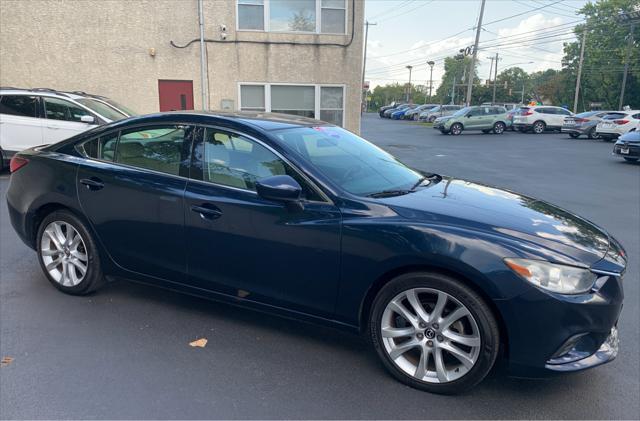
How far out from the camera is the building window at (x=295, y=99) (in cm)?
1566

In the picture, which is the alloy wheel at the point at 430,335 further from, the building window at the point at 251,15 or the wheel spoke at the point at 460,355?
the building window at the point at 251,15

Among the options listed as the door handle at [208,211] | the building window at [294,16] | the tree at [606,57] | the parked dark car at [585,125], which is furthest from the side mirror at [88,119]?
the tree at [606,57]

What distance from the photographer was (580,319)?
2672 millimetres

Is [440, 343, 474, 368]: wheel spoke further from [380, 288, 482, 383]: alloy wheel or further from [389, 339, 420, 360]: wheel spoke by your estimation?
[389, 339, 420, 360]: wheel spoke

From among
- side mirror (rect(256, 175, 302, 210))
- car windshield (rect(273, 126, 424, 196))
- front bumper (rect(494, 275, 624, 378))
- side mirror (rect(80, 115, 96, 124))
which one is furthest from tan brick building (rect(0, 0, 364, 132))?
front bumper (rect(494, 275, 624, 378))

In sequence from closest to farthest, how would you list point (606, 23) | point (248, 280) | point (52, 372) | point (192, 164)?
point (52, 372), point (248, 280), point (192, 164), point (606, 23)

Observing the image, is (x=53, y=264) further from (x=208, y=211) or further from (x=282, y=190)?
(x=282, y=190)

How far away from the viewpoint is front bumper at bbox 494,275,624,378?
8.70ft

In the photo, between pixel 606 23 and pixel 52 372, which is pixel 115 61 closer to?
pixel 52 372

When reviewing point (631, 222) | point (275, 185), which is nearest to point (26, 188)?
point (275, 185)

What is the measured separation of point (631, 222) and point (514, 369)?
596 cm

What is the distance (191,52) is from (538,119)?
22.3m

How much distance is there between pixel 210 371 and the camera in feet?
10.3

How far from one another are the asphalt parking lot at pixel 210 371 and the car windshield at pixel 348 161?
══════
OBJECTIVE: Copy out every one of the records above word for word, leaving out the pictures.

RIGHT ANSWER:
How far out from the camera is the building window at (x=295, y=99) (in cm)?
1566

In the picture, which is the alloy wheel at the point at 430,335 further from, the building window at the point at 251,15 or the wheel spoke at the point at 460,355?
the building window at the point at 251,15

Among the options listed as the door handle at [208,211] | the building window at [294,16] | the tree at [606,57] | the parked dark car at [585,125], which is furthest from the side mirror at [88,119]?
the tree at [606,57]

What distance from the photographer was (580,319)?
2672 millimetres

Is [440, 343, 474, 368]: wheel spoke further from [380, 288, 482, 383]: alloy wheel or further from [389, 339, 420, 360]: wheel spoke by your estimation?
[389, 339, 420, 360]: wheel spoke

From among
- side mirror (rect(256, 175, 302, 210))
- car windshield (rect(273, 126, 424, 196))
- front bumper (rect(494, 275, 624, 378))
- side mirror (rect(80, 115, 96, 124))
which one is furthest from tan brick building (rect(0, 0, 364, 132))?
front bumper (rect(494, 275, 624, 378))

In sequence from closest to farthest, how would you list point (606, 23) | point (248, 280) | point (52, 372) | point (192, 164)?
point (52, 372), point (248, 280), point (192, 164), point (606, 23)

Observing the image, is (x=53, y=264) further from (x=208, y=211) or further from (x=282, y=190)?
(x=282, y=190)

How far away from the viewpoint is front bumper at bbox 494,275,624,378?
8.70ft

In the photo, between pixel 606 23 and pixel 52 372, which is pixel 115 61 closer to?
pixel 52 372

When reviewing point (631, 222) | point (275, 185), which is nearest to point (26, 188)?
point (275, 185)

What is the measured separation of point (631, 222) and point (514, 369)?
596 cm

What is the distance (191,52) is from (538,119)?
22.3m

How much distance is there between pixel 210 371 and the camera in feet?
10.3

How far from one another are the asphalt parking lot at pixel 210 371 and the car windshield at pixel 348 161?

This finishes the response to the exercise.